===== Recorded data =====

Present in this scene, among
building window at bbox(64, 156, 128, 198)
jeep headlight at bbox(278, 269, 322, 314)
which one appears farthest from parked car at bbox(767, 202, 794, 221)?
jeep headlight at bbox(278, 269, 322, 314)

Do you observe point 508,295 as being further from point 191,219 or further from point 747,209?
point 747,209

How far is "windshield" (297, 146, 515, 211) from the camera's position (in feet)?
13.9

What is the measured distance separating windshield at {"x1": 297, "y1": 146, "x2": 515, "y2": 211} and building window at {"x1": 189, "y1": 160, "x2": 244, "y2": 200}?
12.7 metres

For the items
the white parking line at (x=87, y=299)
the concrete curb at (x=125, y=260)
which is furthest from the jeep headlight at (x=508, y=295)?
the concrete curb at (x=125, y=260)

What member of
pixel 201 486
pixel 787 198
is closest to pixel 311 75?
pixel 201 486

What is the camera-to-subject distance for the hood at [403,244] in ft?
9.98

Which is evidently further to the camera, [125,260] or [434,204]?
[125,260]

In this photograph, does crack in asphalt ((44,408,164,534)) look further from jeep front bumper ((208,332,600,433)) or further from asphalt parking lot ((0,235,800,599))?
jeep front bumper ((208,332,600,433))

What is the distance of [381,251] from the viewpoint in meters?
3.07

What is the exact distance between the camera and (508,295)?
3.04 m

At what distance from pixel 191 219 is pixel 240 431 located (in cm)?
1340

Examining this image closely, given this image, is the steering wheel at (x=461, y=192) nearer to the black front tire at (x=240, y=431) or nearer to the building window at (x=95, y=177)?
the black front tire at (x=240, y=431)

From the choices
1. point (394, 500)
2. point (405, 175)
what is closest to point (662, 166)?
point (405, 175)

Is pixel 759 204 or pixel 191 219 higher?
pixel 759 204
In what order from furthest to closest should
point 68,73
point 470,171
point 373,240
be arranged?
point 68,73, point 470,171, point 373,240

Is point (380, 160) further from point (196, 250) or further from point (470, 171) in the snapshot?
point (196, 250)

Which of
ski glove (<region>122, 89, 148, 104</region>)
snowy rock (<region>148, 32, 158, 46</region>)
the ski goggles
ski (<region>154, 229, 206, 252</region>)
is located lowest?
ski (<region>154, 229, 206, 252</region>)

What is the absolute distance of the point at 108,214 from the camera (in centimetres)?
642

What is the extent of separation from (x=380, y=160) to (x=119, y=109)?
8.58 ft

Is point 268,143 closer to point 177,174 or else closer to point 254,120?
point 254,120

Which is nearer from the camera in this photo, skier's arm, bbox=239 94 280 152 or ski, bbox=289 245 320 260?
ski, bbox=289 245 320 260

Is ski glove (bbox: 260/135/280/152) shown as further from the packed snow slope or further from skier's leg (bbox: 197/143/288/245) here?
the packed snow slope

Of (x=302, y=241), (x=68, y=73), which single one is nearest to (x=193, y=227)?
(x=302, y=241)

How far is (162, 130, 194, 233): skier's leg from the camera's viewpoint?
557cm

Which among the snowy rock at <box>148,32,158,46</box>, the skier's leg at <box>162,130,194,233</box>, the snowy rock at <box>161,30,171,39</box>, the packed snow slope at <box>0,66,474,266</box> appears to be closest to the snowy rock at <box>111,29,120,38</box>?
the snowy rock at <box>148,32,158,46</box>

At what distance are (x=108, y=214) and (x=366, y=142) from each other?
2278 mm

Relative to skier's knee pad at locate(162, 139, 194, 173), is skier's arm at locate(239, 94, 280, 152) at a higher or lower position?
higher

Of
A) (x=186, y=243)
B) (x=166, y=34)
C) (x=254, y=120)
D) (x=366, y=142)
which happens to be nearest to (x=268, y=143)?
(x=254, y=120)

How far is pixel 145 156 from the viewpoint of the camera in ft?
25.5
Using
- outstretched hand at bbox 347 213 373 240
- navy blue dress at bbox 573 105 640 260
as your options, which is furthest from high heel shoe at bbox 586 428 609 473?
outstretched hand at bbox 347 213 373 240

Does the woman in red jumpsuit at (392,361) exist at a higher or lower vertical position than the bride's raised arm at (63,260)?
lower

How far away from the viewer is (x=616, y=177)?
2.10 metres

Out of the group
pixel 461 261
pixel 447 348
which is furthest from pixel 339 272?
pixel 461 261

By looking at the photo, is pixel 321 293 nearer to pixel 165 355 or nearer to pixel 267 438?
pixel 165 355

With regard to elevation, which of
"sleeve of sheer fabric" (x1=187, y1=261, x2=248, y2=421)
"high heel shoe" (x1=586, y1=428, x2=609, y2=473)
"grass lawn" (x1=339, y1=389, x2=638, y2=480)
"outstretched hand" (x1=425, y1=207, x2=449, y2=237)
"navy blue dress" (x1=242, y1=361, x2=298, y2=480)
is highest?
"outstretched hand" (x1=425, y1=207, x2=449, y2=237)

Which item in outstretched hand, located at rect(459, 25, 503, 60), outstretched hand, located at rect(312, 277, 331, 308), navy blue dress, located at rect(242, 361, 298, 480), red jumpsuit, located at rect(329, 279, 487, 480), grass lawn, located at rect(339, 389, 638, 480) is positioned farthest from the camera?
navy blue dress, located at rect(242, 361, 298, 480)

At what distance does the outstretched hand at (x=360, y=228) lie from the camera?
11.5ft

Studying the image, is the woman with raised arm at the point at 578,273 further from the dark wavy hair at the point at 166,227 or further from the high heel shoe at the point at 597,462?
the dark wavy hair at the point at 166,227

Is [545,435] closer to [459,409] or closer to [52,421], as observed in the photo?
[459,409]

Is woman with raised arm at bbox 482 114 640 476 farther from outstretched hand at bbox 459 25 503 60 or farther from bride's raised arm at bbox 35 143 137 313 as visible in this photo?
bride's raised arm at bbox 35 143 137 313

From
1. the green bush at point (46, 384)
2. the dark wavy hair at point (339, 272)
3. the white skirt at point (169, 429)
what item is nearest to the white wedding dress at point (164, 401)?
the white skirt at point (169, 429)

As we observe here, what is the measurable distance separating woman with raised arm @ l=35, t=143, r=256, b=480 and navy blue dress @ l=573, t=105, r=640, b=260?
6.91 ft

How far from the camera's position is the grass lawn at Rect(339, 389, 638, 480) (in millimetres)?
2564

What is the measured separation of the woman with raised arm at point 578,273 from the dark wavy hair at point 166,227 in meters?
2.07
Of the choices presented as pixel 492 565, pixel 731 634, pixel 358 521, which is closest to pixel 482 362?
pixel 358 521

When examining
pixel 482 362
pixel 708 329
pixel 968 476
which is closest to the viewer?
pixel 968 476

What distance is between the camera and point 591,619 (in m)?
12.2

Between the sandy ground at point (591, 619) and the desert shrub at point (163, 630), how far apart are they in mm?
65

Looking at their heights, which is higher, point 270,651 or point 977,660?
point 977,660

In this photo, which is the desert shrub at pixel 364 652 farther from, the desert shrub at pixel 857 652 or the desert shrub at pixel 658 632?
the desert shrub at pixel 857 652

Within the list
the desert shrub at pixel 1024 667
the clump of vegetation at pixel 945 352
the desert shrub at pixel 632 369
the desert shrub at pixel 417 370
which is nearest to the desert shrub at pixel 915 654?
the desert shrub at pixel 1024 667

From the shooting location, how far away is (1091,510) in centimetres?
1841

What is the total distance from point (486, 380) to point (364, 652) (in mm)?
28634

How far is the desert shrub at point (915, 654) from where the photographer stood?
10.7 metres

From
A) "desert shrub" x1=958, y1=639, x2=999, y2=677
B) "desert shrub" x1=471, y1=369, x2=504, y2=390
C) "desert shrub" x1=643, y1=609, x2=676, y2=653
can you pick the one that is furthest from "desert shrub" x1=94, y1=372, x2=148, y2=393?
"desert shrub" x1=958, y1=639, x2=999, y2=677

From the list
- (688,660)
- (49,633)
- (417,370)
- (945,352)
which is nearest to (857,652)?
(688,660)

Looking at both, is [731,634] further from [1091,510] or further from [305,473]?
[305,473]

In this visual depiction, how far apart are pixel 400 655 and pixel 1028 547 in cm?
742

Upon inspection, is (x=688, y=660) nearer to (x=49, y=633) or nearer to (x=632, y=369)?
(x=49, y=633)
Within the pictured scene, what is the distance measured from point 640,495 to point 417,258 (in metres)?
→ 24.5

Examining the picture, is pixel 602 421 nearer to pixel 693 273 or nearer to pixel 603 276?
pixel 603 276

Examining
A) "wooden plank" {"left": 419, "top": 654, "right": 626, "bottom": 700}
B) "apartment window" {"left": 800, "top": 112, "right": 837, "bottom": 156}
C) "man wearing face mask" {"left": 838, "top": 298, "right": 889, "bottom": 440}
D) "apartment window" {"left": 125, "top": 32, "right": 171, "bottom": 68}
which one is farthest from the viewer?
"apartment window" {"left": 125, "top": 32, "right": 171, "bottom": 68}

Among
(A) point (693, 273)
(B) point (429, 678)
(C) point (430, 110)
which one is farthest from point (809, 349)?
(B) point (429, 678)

=====

**Requirements:**
Repeat, character for character, the lines from the one that holds "From the list" to the final line of the material, inclusive, and no other lines.

**Expected answer:**
From the list
- (688,660)
- (49,633)
- (417,370)
- (945,352)
which is nearest to (857,652)?
(688,660)

Looking at both, is [731,634] further from [1091,510] or further from [305,473]?
[305,473]

In this visual depiction, how far apart are pixel 400 655 and pixel 1028 547 in cm?
742

Upon inspection, is (x=688, y=660) nearer to (x=49, y=633) or nearer to (x=632, y=369)?
(x=49, y=633)
Within the pictured scene, what is the distance measured from point 640,495 to point 417,258 (in metres)?
→ 24.5

Examining the picture, is pixel 602 421 nearer to pixel 693 273 or nearer to pixel 603 276?
pixel 603 276

Examining
A) "wooden plank" {"left": 419, "top": 654, "right": 626, "bottom": 700}
B) "apartment window" {"left": 800, "top": 112, "right": 837, "bottom": 156}
C) "man wearing face mask" {"left": 838, "top": 298, "right": 889, "bottom": 440}
D) "apartment window" {"left": 125, "top": 32, "right": 171, "bottom": 68}
which one is farthest from the viewer?
"apartment window" {"left": 125, "top": 32, "right": 171, "bottom": 68}

Among
(A) point (693, 273)
(B) point (429, 678)
(C) point (430, 110)
which one is farthest from point (809, 349)?
(B) point (429, 678)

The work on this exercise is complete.